▸ TEXT BLOCK
▬▬▬▬▬▬▬▬▬▬

Nvidia CEO Jensen Huang took the stage at CES 2026 in Las Vegas on Monday to announce the Vera Rubin platform is now in full production, with customer deployments beginning in the second half of 2026. The announcement addresses mounting concerns about AI infrastructure economics as enterprises demand proof that massive capital expenditures will deliver returns.
The Rubin platform represents what Nvidia calls "extreme co-design" across six chip types working together as a unified system. At its core sits the Vera Rubin superchip combining one Vera CPU and two Rubin GPUs in a single processor. The architecture introduces the Vera CPU with 88 custom Olympus cores and 227 billion transistors, while each Rubin GPU contains 336 billion transistors.
Huang's most striking claim addressed the AI bubble debate directly. The Vera Rubin NVL72 rack-scale system promises to reduce token generation costs to one-tenth that of the previous Blackwell platform while delivering five times greater inference performance. If accurate, this cost reduction could fundamentally alter enterprise AI economics and accelerate adoption of resource-intensive applications like autonomous agents and advanced reasoning models.
The platform's technical specifications support ambitious performance claims. NVLink 6 scale-up networking boosts per-GPU fabric bandwidth to 3.6 terabytes per second bidirectional. Each NVLink 6 switch provides 28 terabytes per second of bandwidth, with nine switches per Vera Rubin NVL72 rack delivering 260 terabytes per second of total scale-up bandwidth. Nvidia claims the system "provides more bandwidth than the entire internet."
Huang emphasized the platform arrives as AI computing demand for both training and inference surges. The timing matters because investors increasingly question whether current infrastructure spending levels are sustainable. Oracle and Broadcom shares dropped recently on warnings about margin pressure from AI infrastructure costs, while concerns about circular funding arrangements have intensified.
Major cloud providers will deploy Vera Rubin systems first. AWS, Google Cloud, Microsoft Azure, and Oracle Cloud Infrastructure will offer Rubin-based instances in the second half of 2026. Microsoft plans to integrate Vera Rubin NVL72 rack-scale systems into next-generation AI data centers including future Fairwater AI superfactory sites. AI-focused cloud providers CoreWeave, Lambda, Nebius, and Nscale will also deploy the platform.
The platform introduces AI-native storage through the Nvidia Inference Context Memory Storage Platform, designed specifically for the key-value cache tier that enables long-context inference. Nvidia claims this delivers five times higher tokens per second, five times better performance per total cost of ownership dollar, and five times better power efficiency compared to previous approaches.
Huang addressed funding concerns in his opening remarks, countering AI bubble narratives by explaining that companies are shifting research and development budgets from classical computing methods to artificial intelligence. "People ask, where is the money coming from? That's where the money is coming from," he stated, referring to the estimated ten trillion dollars of computing infrastructure being modernized.

▬▬▬▬▬▬▬▬▬▬

▸ THE DATA
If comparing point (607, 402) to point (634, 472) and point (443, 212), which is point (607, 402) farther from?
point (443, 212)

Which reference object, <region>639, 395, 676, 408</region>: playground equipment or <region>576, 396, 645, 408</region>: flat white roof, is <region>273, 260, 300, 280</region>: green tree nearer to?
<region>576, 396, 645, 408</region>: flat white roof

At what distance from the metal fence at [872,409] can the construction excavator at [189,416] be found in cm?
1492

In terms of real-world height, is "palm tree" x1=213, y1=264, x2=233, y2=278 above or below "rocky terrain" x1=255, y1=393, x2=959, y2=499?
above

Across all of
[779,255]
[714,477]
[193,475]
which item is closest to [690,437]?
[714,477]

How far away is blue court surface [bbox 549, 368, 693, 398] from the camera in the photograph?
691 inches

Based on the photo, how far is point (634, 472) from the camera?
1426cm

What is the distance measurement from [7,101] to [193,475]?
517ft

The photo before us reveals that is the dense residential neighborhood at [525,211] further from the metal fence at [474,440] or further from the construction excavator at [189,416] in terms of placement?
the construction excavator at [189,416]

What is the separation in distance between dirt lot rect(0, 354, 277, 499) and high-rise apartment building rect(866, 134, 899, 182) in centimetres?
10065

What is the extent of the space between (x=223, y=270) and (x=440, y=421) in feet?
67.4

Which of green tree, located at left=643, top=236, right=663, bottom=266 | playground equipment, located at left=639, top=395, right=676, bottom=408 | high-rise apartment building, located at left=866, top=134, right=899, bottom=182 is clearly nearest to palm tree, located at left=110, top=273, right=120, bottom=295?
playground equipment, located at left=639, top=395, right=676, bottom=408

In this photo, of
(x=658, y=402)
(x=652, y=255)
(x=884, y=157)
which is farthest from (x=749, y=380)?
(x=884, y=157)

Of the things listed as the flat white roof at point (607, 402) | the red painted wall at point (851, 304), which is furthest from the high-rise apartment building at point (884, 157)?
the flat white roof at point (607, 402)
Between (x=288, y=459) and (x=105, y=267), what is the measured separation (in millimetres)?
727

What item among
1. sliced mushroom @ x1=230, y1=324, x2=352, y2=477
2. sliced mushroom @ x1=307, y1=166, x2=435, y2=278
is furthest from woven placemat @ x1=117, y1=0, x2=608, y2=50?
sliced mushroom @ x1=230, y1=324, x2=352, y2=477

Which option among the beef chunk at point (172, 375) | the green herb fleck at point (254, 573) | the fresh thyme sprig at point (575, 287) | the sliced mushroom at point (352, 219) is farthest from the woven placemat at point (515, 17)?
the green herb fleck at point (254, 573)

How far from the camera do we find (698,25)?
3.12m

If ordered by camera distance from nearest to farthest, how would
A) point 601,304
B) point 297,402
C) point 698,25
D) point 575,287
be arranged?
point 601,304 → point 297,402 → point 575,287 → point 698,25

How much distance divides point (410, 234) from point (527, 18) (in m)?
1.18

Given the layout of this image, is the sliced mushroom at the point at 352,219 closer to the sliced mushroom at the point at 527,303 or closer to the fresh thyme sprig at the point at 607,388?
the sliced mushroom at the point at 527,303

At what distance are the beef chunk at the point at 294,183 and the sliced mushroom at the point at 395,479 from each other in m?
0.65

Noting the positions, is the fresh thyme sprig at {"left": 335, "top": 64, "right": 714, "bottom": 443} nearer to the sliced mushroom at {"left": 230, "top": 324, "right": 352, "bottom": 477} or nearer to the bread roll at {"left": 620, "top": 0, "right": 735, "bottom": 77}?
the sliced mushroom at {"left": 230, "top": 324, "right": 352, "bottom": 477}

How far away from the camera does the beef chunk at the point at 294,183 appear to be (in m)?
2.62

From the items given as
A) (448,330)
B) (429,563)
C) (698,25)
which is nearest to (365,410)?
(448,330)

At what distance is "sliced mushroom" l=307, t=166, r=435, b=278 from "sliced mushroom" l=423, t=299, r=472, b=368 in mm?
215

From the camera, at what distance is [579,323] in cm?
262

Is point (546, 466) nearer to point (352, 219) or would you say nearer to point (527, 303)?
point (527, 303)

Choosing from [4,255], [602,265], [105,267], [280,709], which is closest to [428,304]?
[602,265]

▬▬▬▬▬▬▬▬▬▬

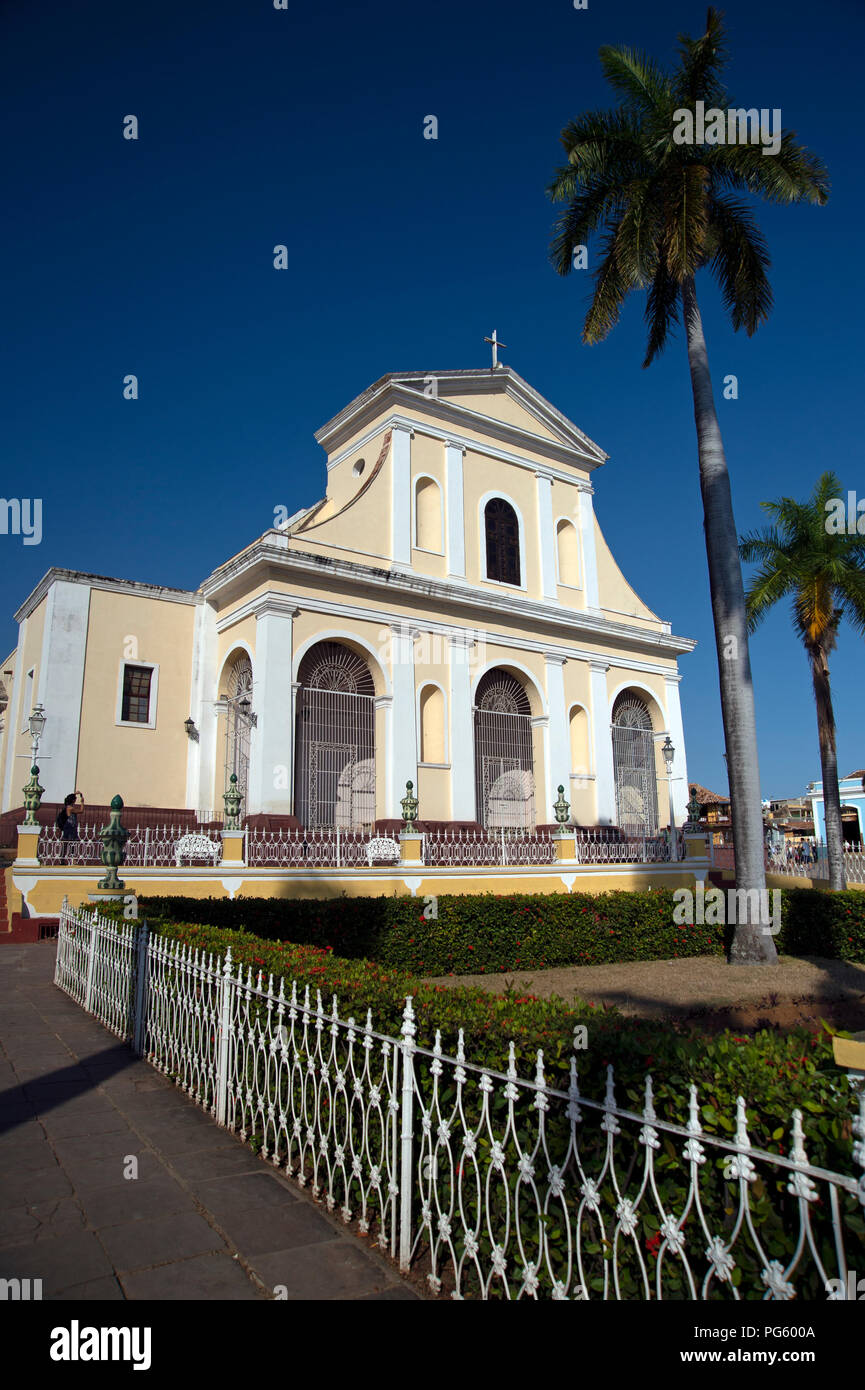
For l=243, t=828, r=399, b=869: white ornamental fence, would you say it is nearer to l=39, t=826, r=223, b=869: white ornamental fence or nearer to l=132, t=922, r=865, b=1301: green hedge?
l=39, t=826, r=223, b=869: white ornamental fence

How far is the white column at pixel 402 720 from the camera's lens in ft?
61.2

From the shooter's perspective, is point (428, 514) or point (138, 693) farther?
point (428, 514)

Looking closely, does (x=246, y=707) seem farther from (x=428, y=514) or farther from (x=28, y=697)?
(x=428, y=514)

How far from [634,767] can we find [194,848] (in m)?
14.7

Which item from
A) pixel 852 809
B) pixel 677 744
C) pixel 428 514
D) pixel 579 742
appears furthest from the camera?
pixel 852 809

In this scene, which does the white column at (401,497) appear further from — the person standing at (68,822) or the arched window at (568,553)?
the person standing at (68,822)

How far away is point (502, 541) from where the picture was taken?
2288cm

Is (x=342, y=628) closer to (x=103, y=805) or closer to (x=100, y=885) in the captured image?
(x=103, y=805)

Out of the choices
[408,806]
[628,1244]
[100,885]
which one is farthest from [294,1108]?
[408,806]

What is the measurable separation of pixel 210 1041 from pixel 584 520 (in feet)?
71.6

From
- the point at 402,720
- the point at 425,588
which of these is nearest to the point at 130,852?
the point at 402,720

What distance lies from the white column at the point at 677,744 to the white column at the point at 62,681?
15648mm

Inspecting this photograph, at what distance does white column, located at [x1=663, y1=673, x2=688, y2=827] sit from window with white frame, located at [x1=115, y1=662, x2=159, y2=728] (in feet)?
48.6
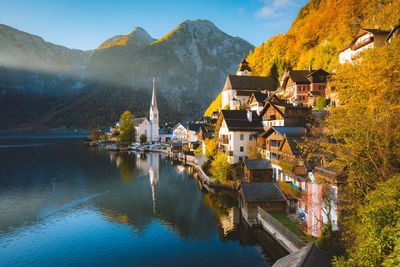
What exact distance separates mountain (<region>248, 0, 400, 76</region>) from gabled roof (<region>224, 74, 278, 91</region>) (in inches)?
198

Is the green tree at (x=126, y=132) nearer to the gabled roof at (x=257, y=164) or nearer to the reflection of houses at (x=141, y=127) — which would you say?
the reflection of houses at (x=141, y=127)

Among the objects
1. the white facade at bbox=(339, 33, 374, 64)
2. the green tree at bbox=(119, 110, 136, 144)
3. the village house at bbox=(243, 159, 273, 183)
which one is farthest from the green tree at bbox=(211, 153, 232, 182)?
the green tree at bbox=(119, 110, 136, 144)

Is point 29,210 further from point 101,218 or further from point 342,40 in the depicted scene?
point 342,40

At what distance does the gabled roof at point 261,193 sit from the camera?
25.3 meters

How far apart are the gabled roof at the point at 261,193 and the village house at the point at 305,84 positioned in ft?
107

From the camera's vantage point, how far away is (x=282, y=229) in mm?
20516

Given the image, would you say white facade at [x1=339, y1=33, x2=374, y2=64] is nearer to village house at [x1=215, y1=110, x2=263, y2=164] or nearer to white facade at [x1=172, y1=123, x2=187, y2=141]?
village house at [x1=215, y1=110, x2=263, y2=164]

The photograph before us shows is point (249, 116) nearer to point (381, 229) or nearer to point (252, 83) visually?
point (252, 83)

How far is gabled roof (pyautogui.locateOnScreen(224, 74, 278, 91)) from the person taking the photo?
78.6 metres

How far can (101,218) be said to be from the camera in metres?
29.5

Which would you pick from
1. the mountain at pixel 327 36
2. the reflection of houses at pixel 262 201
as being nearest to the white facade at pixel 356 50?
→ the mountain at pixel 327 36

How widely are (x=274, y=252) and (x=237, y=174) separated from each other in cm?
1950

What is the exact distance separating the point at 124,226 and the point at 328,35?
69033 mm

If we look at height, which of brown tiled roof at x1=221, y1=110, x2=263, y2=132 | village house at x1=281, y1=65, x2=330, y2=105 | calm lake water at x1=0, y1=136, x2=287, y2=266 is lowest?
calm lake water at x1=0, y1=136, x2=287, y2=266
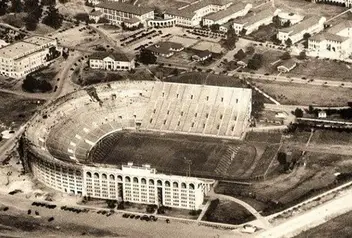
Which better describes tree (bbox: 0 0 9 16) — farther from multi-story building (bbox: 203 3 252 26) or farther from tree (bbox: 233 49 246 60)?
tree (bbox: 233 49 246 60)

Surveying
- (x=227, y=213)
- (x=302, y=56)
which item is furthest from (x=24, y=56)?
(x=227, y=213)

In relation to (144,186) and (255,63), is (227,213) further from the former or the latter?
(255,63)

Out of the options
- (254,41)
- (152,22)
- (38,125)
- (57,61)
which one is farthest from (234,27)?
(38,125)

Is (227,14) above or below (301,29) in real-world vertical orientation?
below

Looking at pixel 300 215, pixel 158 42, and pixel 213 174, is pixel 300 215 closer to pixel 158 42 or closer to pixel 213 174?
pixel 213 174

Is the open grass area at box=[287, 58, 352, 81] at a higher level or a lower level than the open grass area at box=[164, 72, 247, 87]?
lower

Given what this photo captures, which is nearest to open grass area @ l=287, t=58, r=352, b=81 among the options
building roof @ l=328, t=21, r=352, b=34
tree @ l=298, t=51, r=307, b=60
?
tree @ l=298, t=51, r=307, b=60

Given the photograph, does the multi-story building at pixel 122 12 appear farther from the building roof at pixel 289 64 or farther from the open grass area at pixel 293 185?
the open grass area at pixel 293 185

▬▬▬▬▬▬▬▬▬▬

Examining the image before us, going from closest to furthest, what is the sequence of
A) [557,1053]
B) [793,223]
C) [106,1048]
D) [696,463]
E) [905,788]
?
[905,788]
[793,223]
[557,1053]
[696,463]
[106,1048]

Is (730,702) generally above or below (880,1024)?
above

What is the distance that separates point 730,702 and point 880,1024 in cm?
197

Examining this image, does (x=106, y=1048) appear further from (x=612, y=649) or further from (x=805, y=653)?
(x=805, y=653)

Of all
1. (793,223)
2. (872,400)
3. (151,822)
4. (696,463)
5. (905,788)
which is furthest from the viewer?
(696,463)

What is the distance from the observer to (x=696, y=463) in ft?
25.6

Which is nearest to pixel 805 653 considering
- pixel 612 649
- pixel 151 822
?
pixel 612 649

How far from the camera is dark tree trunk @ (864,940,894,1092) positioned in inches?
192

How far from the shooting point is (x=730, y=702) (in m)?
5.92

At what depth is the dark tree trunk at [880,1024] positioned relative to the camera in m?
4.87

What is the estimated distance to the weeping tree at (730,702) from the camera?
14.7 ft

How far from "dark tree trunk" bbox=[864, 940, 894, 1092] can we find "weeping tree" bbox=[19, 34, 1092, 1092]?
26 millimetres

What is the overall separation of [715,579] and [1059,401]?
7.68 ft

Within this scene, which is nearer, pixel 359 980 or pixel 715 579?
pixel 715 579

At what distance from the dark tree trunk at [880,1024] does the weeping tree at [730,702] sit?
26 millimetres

▬▬▬▬▬▬▬▬▬▬

▸ WORK TO COMPLETE
1. According to the article on Nvidia's Vera Rubin platform, how many custom Olympus cores does the Vera CPU have?
2. Transcribe the part of the article on Nvidia's Vera Rubin platform that opens with the words containing "Huang emphasized the" and closes with "deploy the platform.".

▸ ANSWER LIST
1. 88

2.
Huang emphasized the platform arrives as AI computing demand for both training and inference surges. The timing matters because investors increasingly question whether current infrastructure spending levels are sustainable. Oracle and Broadcom shares dropped recently on warnings about margin pressure from AI infrastructure costs, while concerns about circular funding arrangements have intensified.
Major cloud providers will deploy Vera Rubin systems first. AWS, Google Cloud, Microsoft Azure, and Oracle Cloud Infrastructure will offer Rubin-based instances in the second half of 2026. Microsoft plans to integrate Vera Rubin NVL72 rack-scale systems into next-generation AI data centers including future Fairwater AI superfactory sites. AI-focused cloud providers CoreWeave, Lambda, Nebius, and Nscale will also deploy the platform.